Furthermore, while Kendrick may be tasked with "leading the hip-hop renaissance" in today's game as Lucas notes, a new messiah will surely arise if Kendrick falls. Admittedly, it has been a while since anyone donned the role of "savior of hip-hop" in quite the scale that Kendrick has since GKMC, but hip-hop music always has and always will have "saviors." Hardcore Royce fans were calling him the second coming when he hit the scene; Kendrick doubters today look to Killer Mike or Freddie Gibs or Joey Bada$$ or Action Bronson or any other number of MCs as the messiah who will "save the game." This is just one of hip-hop's peculiar fascinations, and it will continue even if one hero falls. Any of the above MCs may step in to the limelight, or maybe Krit continues to put things together in more accessible ways, or maybe Cole keeps improving, or maybe Cheesy Mac will somehow get even doper and take on the mantle of "hip-hop savior" for 15 minutes.

In any case, if Kendrick falls, someone will take his place. Rap music inspires intense emotional connections between MCs and listeners, and this relationship will continue to produce fans who see MC X or Y as the leader of a new "hip-hop renaissance."

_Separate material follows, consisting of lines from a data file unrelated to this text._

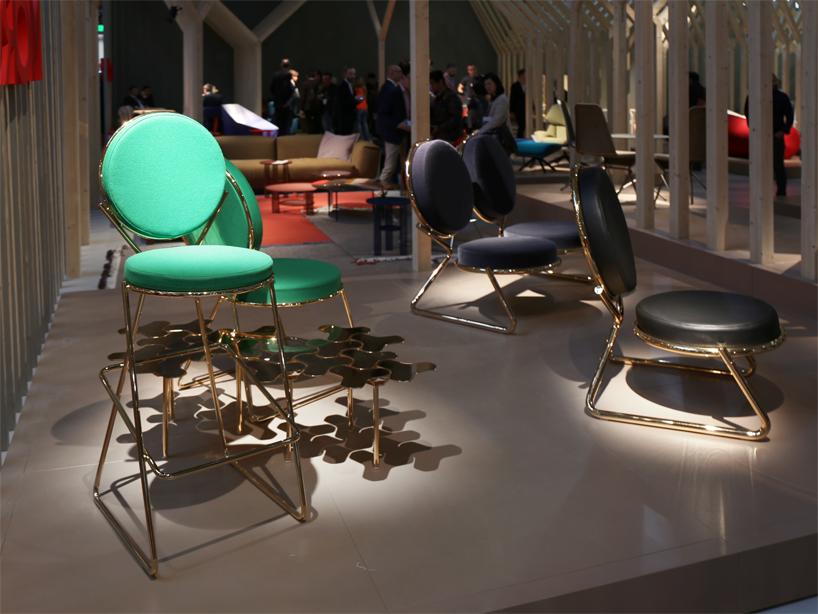 Double Zero Chair from Moroso * David Adjaye  Double Zero Chair from Moroso * David Adjaye david adjaye moroso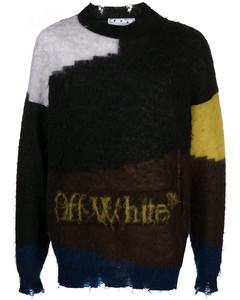 Printed Crewneck Sweater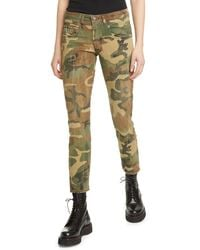 R13 Distressed Camo Print Boy Skinny Jeans - Green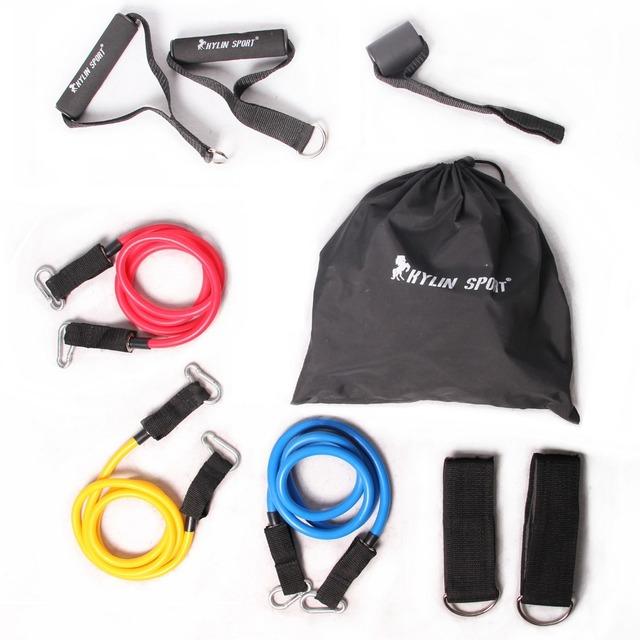 Gym Training Set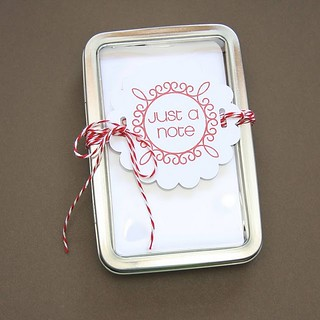 notecard gift tin
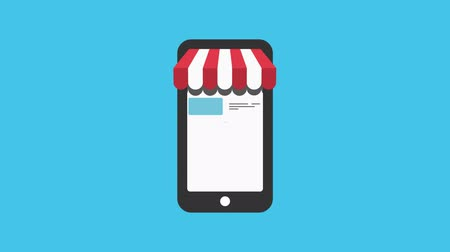 легкий : Online shop. Digital Marketing, store, E-commerce shopping concept. Striped awning over smartphone screen with buy button.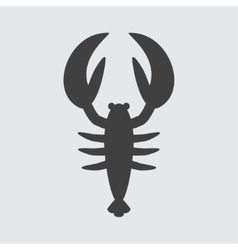 Lobster icon vector image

Kendrick is Big; Hip-hop is Bigger.

I have a very schizophrenic relationship with my Kendrick Standom, one week calling him Nas 2.0/Greatest Alive and the next feeling like his music sucks for not having a more progressive message. At this point, I am starting to feel more and more like his album may let me down. The controversy around his Billboard statements about race and society prove that he may not be as in tune with what needs to be said as he once was. And his music will likely suffer as a result. But so what?

Lucas paints a (at times sarcastic) doomsday scenario as the likely "what if" following a potential flop from Kendrick Lamar's second album, but I am confident in predicting one last thing about hip-hop in 2015: no matter what Kendrick does, the game will go on. Yes, his album's reception will have some major ripples throughout the industry. Yes, the artist himself may lose the pedestal we have built for him. But one way or another, hip-hop music is a lot bigger than one phenomenal MC, and the show will go on.